Lab 3 (Jan 28-29)

Grades have been updated with your scores on the exam. You will receive your exams back in the lab. Please check to make sure that the score you see listed on the paper copy of your exam is the same with the one that is recorded on-line. If you have any questions please let us know.
1. CandyLand Help.

The demo.

The source code for the demo.

This is the code explained in class. Please take a look at it and try to understand it. You are supposed to either finish this program to do what the actual CandyLand prototype is doing or to write a program of your own design that does the same thing.
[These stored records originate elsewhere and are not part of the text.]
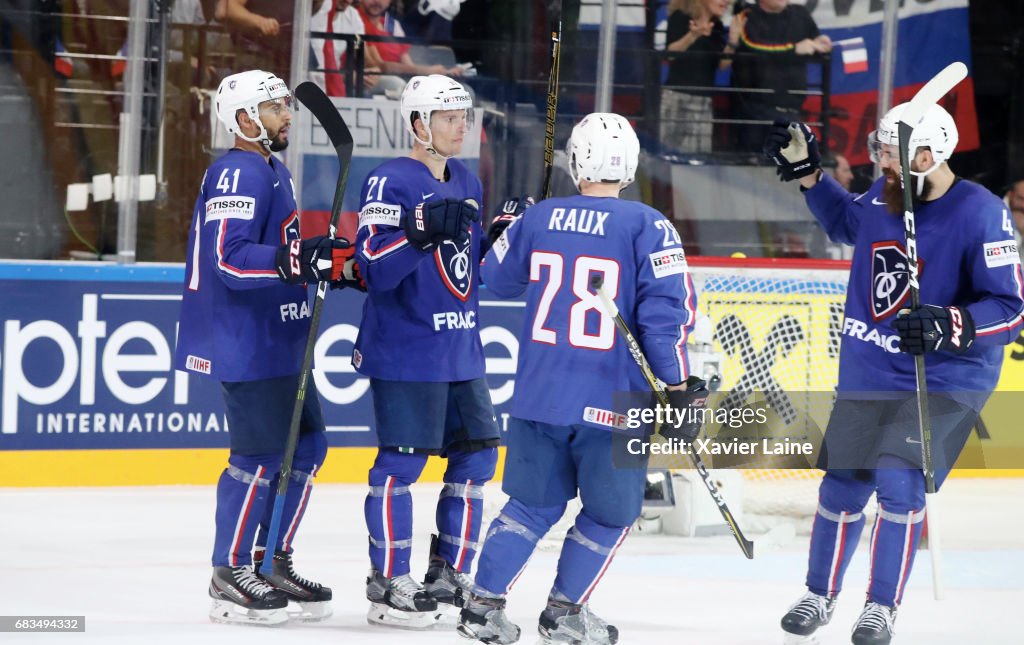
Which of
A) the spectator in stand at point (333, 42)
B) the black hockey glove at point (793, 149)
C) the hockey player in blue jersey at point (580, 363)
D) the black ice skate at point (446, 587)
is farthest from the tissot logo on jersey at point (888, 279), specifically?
the spectator in stand at point (333, 42)

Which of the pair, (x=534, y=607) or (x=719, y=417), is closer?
(x=534, y=607)

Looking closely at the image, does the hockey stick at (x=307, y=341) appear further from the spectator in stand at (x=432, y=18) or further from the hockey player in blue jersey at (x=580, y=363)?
the spectator in stand at (x=432, y=18)

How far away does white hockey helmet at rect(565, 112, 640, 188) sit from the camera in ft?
11.7

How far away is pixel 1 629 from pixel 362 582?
1121 mm

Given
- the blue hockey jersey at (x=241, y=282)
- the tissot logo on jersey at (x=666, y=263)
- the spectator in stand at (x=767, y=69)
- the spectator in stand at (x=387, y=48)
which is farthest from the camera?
the spectator in stand at (x=767, y=69)

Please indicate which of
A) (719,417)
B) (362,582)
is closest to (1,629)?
(362,582)

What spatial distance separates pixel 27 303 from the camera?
230 inches

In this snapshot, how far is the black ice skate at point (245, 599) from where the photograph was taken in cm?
396

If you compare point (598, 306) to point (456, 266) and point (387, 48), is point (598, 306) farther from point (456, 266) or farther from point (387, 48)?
point (387, 48)

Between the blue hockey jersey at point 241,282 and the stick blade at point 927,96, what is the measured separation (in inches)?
63.2

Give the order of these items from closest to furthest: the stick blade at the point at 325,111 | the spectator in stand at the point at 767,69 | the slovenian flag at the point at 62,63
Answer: the stick blade at the point at 325,111, the slovenian flag at the point at 62,63, the spectator in stand at the point at 767,69

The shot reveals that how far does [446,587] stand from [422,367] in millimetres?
597

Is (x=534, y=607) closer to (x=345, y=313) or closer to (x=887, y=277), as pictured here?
(x=887, y=277)

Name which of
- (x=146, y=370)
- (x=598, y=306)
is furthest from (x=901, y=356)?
(x=146, y=370)
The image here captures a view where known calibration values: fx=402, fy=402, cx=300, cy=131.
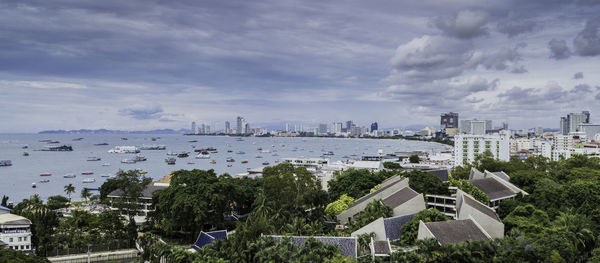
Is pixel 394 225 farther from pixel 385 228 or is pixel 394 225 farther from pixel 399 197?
pixel 399 197

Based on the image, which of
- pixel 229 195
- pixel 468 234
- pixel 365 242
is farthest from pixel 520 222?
pixel 229 195

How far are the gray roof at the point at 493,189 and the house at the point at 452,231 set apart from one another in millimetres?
8516

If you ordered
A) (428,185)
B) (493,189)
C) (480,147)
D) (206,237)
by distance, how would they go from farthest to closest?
(480,147) → (493,189) → (428,185) → (206,237)

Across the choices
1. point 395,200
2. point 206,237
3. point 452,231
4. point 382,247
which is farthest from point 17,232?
point 452,231

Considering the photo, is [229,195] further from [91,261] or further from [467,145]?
[467,145]

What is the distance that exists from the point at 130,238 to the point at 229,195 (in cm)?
643

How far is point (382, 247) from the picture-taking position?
18.5 meters

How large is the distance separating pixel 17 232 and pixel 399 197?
71.3ft

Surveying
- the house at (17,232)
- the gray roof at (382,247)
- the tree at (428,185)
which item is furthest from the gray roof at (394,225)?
the house at (17,232)

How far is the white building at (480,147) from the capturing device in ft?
209

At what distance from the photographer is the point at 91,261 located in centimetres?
2188

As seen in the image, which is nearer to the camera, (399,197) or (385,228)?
(385,228)

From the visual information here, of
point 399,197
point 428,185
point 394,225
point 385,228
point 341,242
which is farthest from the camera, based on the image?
point 428,185

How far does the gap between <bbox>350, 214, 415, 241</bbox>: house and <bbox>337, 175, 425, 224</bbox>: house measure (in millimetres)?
1674
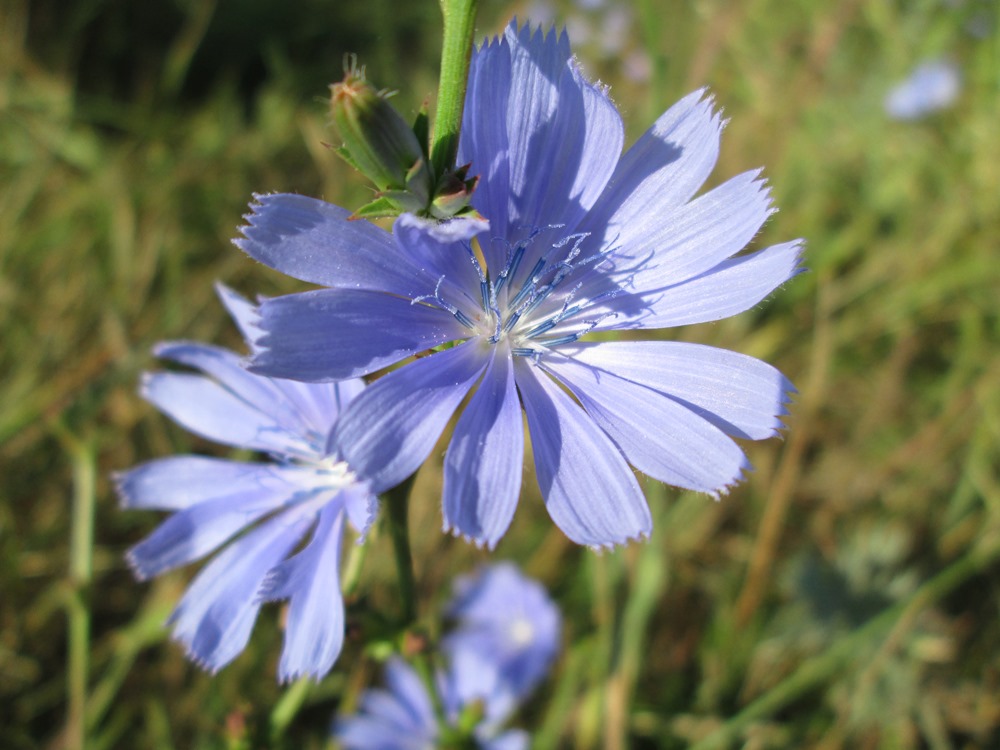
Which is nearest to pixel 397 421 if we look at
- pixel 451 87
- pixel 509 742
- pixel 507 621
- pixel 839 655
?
pixel 451 87

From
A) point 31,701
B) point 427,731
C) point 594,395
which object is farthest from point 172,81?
point 594,395

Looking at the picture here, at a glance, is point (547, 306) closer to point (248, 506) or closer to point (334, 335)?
point (334, 335)

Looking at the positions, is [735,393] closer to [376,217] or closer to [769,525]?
[376,217]

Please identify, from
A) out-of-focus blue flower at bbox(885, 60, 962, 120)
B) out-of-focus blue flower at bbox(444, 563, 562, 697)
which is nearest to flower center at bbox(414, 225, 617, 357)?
out-of-focus blue flower at bbox(444, 563, 562, 697)

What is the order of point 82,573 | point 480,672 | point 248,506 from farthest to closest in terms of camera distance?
1. point 480,672
2. point 82,573
3. point 248,506

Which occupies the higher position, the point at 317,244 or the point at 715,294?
the point at 317,244

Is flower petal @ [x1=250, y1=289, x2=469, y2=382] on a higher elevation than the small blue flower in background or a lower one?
higher

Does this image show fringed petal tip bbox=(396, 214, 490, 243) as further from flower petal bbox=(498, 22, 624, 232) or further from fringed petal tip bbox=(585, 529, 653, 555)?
fringed petal tip bbox=(585, 529, 653, 555)
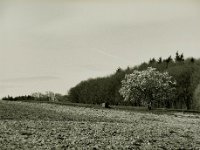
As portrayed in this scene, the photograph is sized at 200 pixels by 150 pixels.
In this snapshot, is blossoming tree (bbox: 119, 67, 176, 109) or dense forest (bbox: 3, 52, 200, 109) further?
dense forest (bbox: 3, 52, 200, 109)

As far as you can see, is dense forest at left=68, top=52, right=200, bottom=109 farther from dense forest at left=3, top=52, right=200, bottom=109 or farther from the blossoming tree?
the blossoming tree

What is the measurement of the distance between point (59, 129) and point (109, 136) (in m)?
3.06

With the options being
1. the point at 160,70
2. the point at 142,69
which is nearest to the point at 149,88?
the point at 160,70

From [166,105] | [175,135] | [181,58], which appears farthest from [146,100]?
Answer: [181,58]

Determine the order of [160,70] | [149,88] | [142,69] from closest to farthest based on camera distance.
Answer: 1. [149,88]
2. [160,70]
3. [142,69]

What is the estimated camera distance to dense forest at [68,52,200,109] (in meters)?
108

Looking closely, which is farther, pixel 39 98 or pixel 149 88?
pixel 39 98

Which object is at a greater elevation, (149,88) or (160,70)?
(160,70)

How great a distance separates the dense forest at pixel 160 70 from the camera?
10782cm

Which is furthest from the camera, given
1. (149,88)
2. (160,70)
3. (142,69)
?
(142,69)

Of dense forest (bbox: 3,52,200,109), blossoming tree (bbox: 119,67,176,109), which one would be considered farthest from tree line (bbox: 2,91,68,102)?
blossoming tree (bbox: 119,67,176,109)

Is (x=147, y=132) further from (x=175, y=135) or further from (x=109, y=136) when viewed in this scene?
(x=109, y=136)

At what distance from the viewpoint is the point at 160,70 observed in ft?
437

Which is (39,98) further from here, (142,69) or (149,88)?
(149,88)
This part of the lab is helping you with the homework.

For the ambitious and the extremely ambitious: if the homework is too easy now, go through the next 3 sets of examples and try to figure out how program 4 works. It's quite small but it has no comments.

If you don't get to work on steps 2-4, do not worry! We'll come back to these things. But be sure to check the demos and make sure you get an idea what the programs were supposed to do, even if you don't get to them in lab.

2. Simple, Basic Graphics

Here are two simple examples taken directly from your book. One of them shows how you can draw a small (filled) arc. The other one is getting mouse input and draws small ovals where the mouse has been pressed. Feel free to experiment with more complicated examples after you review the ones below, and the ones in your book.

Drawing circles, arcs and other primitives.

A simple sketching program.

3. Histograms, Pie Charts, Graphs.

Throw a dice and display the outcome in several ways.

We will start with pie charts.

The demo

This demo has a certain distribution already wired in an array. You may want to change the program to make (a new) distribution be generated when you push a button etc. Remember the experimental probabilities (frequencies) that we were measuring in lab 2 (when we were analyzing the fair and unnbiased dies)? You can render those in this way, with pie charts, instead of listing them as columns of numbers.

4. Simple 3-D Rendering.

The demo

I hope that you will find this example intriguing and will want to understand the code. It's a very simple trick used for surface rendering when a surface is a function

z = f(x, y)
of two variables. In our example we are rendering
z = sin(x)
so the y coordinate doesn't play any role.

This trick (or, rather, a similar one) was invented by (a certain) Williamson in 1972 and is a very old technique for rendering that can be generalized to more complex examples.

I decided to use it here for its simplicity.

We'll return to this later, in a broader context.